The paper introduces ROLoRA, a method for optimizing adapter ranks in Low-Rank Adaptation (LoRA) to enable efficient fine-tuning of large language models within memory constraints. Unlike standard LoRA, which applies a fixed rank across all layers, ROLoRA iteratively adjusts ranks by pruning overfitted adapters and expanding under fitted ones, all within a specified memory budget. Experimental results demonstrate that ROLoRA outperforms existing methods like AdaLoRA on benchmarks such as GLUE and SQuAD, particularly by optimizing ranks for crucial weight matrices in transformer layers, such as the value matrices in attention mechanisms.

优点

Overall, this is a good work. The algorithm is well-motivated and reasonably well-explained. The method is backed by adequate empirical evidence, with results that support the effectiveness of ROLoRA over existing approaches. In particular, the ablation study is a valuable addition, demonstrating that the rank assignments are not only adaptive but also focus on key components, such as the value matrices in attention layers, which are shown to benefit from higher ranks.

缺点

Weaknesses

  1. Insufficient References in Key Claims (Lines 139-141): Certain claims in the paper are presented without adequate referencing, reducing their credibility, for instance “can often lead to a more favorable optimization landscape”.

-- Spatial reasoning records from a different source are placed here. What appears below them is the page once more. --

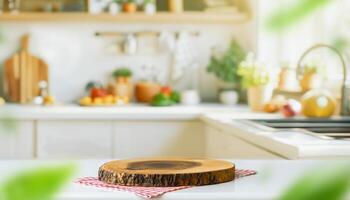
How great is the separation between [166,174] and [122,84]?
3012 mm

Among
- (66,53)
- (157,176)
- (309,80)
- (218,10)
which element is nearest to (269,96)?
(309,80)

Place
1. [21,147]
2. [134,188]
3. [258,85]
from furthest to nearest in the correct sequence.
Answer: [258,85]
[21,147]
[134,188]

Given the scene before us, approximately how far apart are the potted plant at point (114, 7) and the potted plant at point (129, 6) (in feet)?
0.11

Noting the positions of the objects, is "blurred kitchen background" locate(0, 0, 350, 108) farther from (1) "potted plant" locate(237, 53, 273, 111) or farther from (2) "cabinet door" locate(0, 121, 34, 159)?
(2) "cabinet door" locate(0, 121, 34, 159)

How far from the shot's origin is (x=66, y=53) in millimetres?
4109

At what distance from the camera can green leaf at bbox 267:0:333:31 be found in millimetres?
148

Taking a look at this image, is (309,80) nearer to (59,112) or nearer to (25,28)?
(59,112)

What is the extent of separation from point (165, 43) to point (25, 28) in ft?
2.89

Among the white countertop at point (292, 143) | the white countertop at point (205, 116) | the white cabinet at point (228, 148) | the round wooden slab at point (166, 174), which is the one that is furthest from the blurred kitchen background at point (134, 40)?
the round wooden slab at point (166, 174)

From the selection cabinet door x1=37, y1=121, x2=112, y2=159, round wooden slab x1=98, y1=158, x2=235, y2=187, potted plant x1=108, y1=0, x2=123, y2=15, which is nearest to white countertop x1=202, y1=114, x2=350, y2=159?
round wooden slab x1=98, y1=158, x2=235, y2=187

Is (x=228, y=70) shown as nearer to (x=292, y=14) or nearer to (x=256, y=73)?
(x=256, y=73)

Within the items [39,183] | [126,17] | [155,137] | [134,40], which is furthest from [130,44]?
[39,183]

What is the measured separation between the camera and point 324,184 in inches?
5.7

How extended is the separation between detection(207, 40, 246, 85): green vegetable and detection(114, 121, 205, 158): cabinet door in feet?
2.04
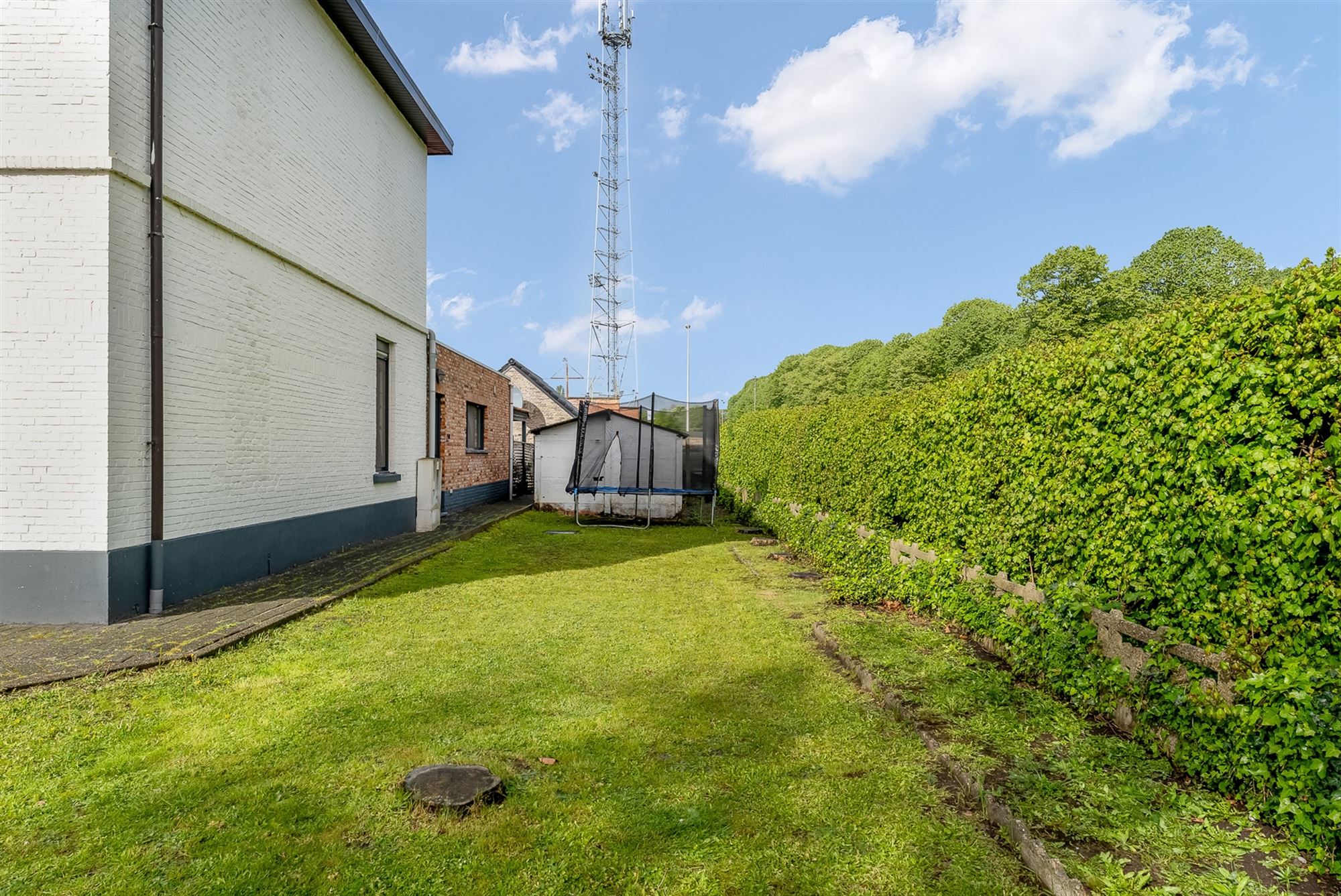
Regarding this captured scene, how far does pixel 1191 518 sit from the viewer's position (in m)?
→ 2.92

  2. Lack of Justification for Assumption 1: The authors assume that the SPARSIFY operator maintains memory constraints and can remove redundancy without sacrificing model performance. This assumption is pivotal to the algorithm, yet it lacks theoretical backing. Providing additional rationale here would reinforce the assumption’s validity.

  3. Ambiguity in Proof of Proposition 1: The proof for Proposition 1, which posits that ROLoRA iteratively improves model performance, is not entirely convincing. The algorithm currently appears heuristic, without formal assurance that each iteration yields a performance improvement similar to the EM algorithm. A clearer proof structure or additional evidence supporting iterative improvement would strengthen this point.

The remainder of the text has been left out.